Bengal tigers are primarily found in India, where the government is working to protect them from habitat loss and poaching. The current population stands at less than 2,500, and the population continues to trend downward.
The Shoebill is a stork-like bird that exists in only a few countries in Africa. With less than 3,500 individuals taking up a small habitat, their vulnerable status is clear. Having only one location and population makes a species less likely to survive if faced with disease or famine.
The saiga looks like an alien species, but it's an antelope whose range used to span southern Europe all the way through central Asia. Now, there are just four populations: one in Russia and three in Kazakhstan. There are around 18,000 adult saiga, but there used to be millions, making this species critically endangered.
Yellow-eyed tree frogs face climate change and the pet trade as their biggest challenges. They persist in fragmented habitats, and the exact number is unknown.

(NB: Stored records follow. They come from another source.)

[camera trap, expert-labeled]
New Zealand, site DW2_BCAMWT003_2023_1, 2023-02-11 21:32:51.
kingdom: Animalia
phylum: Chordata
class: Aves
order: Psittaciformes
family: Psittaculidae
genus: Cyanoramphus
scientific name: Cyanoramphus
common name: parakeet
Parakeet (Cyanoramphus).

Hyacinth macaws also face a huge decrease in number thanks to the pet trade, but it's also threatened by modern farming practices. There are 4,300 mature individuals left in the wild.
As for some good news, just yesterday the snow leopard was taken off of the endangered species list. While the elusive big cat is still extremely threatened and faces challenges, their numbers have grown thanks to conservation efforts and awareness through campaigns like Flach's.